Proof : We have $d\equiv a^bc^d\pmod 5$. If $c=5$, then $d\equiv 0\pmod 5$. $\quad\blacksquare$
$(10)$ If $a^b\equiv 2,3\pmod 5$ with $a$ even for some $b$, then $a=2,8$.
Proof : If $a=4$, then $a^b\equiv (-1)^b\equiv 1,4\pmod 5$ for any $b\ge 2$. If $a=6$, then $a^b\equiv 1\pmod 5$ for any $b\ge 2$. $\quad\blacksquare$
$(11)$ If $a^b\equiv 2,3\pmod 5$ with $a$ odd for some $b$, then $a=3,7$.
Proof : If $a=5$, then $a^b\equiv 0\pmod 5$ for any $b\ge 2$. If $a=9$, then $a^b\equiv (-1)^b\equiv 1,4\pmod 5$ for any $b\ge 2$. $\quad\blacksquare$
$(12)$ If $a^b\equiv 4\pmod 5$ with $a$ even for some $b$, then $a=2,4,8$.
Proof : If $a=6$, then $a^b\equiv 1\pmod 5$ for any $b\ge 2$. $\quad\blacksquare$
$(13)$ If $a^b\equiv 4\pmod 5$ with $a$ odd for some $b$, then $a=3,7,9$.
Proof : If $a=5$, then $a^b\equiv 0\pmod 5$ for any $b\ge 2$. $\quad\blacksquare$
I will type up the answer provided in the published solution for posterity.
From the American Mathematical Monthly problem E$69$ (Vol. $41$, May $1934$, p. $322$)
(accessed via JSTOR)
Instead of a product of powers, $a^bc^d$, a printer accidentally prints the four-digit number, $abcd$. The value is however the same. Find the number and show that it is unique.
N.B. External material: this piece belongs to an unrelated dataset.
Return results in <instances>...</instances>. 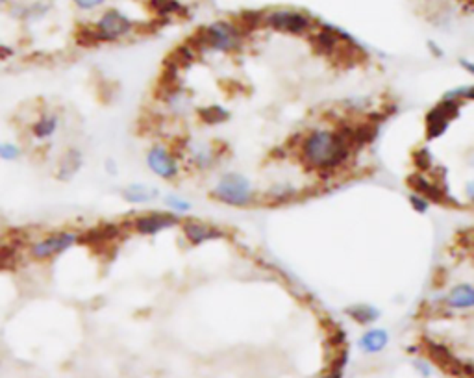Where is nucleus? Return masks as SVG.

- Since $abcd = a^bc^d$, neither $a^b$ nor $c^d$ can have more than four digits. Hence the highest possible powers for any single digits in the problem are $9^4$, $8^4$, $7^4$, $6^5$, $5^5$, $4^6$, $3^8$, $2^9$, and $1^9$ $2.$
- Neither $a$ nor $c$ is zero, as that would make $abcd$ zero
- If $a=1$, or if $b=0$, then $abcd = c^d$. Similarly, if $c=1$ or $d=0$, then $abcd = a^b$. Examination of the expanded powers which have four digits shows that none meets these conditions. Therefore $a \not =1$, $b \not = 0$, $ c \not = 1$, and $d \not =0$.
- If one of $a^b$ and $c^d$ has four digits, the other is less than ten and so must be $n^1$, $2^2$, $2^3$, or $3^2$. But no product of an eligible four digits expanded power by any one of these numbers meets condition (1), so these possibilities are accordingly ruled out.
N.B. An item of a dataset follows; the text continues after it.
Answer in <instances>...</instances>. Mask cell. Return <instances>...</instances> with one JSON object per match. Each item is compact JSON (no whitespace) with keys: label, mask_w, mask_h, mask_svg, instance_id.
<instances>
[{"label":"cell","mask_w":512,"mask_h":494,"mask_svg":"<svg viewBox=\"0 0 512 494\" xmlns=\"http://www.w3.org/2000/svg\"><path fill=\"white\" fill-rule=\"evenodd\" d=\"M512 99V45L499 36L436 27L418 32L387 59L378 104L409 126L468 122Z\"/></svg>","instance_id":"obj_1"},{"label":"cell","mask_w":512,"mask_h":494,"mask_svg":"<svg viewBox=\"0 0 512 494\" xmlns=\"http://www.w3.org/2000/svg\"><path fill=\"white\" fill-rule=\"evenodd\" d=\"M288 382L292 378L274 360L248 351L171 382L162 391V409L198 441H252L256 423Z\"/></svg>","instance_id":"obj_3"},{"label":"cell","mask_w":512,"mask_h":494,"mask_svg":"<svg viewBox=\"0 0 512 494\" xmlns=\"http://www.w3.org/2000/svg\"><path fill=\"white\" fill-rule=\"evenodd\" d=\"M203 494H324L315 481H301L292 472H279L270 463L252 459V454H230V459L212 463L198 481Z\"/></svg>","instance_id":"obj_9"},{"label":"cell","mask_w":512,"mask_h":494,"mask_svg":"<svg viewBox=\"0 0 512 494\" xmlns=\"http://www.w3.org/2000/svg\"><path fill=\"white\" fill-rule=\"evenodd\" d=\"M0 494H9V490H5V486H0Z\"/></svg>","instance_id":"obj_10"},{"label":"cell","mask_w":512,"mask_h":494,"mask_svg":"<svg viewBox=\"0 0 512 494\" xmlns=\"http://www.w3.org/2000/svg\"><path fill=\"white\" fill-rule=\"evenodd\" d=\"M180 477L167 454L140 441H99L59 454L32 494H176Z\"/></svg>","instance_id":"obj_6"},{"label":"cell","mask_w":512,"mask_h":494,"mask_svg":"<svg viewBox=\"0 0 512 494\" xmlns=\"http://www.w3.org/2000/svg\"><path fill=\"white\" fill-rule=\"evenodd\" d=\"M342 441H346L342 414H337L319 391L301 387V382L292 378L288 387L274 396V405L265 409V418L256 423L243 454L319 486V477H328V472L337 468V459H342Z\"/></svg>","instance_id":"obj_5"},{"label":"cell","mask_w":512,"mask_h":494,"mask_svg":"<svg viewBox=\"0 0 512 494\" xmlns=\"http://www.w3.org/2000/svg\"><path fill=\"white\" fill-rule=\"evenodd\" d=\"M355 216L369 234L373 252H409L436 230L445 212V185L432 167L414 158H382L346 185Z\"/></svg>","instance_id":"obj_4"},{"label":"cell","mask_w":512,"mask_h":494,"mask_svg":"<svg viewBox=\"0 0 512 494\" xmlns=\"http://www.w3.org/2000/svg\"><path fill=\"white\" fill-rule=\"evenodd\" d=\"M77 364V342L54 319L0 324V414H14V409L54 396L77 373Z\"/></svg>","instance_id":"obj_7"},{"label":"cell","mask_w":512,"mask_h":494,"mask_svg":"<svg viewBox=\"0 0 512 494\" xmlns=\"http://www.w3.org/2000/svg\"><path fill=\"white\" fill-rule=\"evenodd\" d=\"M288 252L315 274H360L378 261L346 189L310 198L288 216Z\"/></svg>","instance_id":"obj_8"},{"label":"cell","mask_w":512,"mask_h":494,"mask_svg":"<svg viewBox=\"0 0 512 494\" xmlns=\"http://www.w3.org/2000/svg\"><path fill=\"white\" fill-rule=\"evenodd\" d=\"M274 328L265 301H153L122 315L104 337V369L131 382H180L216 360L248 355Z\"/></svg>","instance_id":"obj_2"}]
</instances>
- Since $abcd$ cannot end in zero, and since neither $a$ nor $c$ is one, $2000 \lt abcd \lt 10,000$.
- A test of the possible products formable from the remaining eligible expanded factors by multiplying the units digits and noting that the resultant units digits is not the same as either exponent, eliminates the majority of possibilities. Complete multiplication disposes of all others except $2^5 \cdot 9^2 = 32 \cdot 81 = 2592$, which is therefore the unique solution.